LISTED ENTRIES:

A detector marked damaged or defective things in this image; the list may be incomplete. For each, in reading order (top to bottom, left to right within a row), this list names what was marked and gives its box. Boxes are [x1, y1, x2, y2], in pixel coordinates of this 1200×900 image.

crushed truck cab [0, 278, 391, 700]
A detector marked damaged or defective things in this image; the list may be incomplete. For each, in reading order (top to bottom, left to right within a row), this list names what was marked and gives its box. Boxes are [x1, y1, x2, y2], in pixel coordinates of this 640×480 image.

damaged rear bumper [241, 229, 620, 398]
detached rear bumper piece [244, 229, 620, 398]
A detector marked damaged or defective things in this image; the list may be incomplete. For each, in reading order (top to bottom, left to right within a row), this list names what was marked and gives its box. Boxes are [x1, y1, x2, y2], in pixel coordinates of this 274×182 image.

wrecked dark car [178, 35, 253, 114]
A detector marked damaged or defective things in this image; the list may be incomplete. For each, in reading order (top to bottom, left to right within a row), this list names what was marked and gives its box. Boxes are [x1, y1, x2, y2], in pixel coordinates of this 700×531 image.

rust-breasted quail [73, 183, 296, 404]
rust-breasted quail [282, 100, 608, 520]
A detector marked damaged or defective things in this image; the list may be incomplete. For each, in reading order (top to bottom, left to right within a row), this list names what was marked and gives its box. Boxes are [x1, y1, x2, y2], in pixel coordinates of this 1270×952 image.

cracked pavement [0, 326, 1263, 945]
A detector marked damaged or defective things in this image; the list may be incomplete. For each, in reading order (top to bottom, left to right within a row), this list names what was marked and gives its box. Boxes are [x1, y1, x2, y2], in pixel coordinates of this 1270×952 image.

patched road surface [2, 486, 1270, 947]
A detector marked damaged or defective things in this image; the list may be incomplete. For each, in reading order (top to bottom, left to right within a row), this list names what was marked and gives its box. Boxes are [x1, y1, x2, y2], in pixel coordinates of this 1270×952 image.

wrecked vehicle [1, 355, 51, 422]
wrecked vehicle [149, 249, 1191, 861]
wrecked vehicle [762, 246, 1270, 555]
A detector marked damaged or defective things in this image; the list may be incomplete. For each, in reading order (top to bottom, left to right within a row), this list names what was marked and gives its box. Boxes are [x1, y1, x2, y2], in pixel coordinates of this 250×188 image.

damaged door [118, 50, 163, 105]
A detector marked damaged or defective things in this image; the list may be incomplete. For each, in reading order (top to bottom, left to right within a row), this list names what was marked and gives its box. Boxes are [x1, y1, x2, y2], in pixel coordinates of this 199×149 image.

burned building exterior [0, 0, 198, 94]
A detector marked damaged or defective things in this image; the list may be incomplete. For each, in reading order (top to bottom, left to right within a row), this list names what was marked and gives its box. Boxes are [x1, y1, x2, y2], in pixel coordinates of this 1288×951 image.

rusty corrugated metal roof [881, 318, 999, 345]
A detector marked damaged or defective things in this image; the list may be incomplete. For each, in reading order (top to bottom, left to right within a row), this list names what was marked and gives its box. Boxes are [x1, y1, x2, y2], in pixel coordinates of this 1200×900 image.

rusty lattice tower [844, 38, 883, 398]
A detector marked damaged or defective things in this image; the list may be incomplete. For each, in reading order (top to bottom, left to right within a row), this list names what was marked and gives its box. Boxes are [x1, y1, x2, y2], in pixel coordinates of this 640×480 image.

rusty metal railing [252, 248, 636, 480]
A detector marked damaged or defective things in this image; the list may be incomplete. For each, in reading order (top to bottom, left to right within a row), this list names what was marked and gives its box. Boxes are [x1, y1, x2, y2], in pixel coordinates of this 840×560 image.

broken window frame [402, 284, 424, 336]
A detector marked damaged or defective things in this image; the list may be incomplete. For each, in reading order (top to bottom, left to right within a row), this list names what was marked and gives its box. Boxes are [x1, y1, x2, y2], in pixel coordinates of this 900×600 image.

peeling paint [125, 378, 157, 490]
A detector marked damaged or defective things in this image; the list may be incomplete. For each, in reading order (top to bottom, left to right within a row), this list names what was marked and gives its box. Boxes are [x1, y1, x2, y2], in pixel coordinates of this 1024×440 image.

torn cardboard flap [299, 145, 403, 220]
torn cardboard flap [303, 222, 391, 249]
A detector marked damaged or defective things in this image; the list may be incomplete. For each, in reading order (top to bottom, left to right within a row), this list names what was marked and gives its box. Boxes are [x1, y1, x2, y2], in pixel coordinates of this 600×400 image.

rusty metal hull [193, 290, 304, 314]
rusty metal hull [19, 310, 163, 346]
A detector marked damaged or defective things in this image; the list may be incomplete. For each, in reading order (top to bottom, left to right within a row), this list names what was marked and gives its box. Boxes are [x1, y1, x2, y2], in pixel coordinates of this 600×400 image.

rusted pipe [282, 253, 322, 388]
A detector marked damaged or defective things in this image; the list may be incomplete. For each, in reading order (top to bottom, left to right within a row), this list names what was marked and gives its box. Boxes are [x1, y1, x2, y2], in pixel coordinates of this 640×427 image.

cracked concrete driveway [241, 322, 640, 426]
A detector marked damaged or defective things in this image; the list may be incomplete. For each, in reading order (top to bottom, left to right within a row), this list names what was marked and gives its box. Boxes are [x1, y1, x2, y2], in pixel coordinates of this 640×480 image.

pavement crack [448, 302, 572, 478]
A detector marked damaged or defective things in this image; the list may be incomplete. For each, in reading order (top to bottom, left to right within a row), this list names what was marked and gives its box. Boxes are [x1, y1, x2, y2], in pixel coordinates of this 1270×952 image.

SHORT PROBLEM: Quote the lines above word for word, from the very first line through the line that contains "detached rear bumper".

CORRECT RESULT:
A detector marked damaged or defective things in this image; the list may be incomplete. For each, in reading order (top to bottom, left to right within a row), this list names what was marked and gives its box. Boxes are [x1, y1, x2, y2], in pixel coordinates of this 1200×900 image.

crushed truck cab [0, 278, 391, 700]
A detector marked damaged or defective things in this image; the list may be incomplete. For each, in reading order (top to bottom, left to right within a row), this list names what was marked and gives its box. Boxes are [x1, y1, x2, y2], in pixel coordinates of this 640×480 image.

damaged rear bumper [241, 229, 620, 398]
detached rear bumper piece [244, 229, 620, 398]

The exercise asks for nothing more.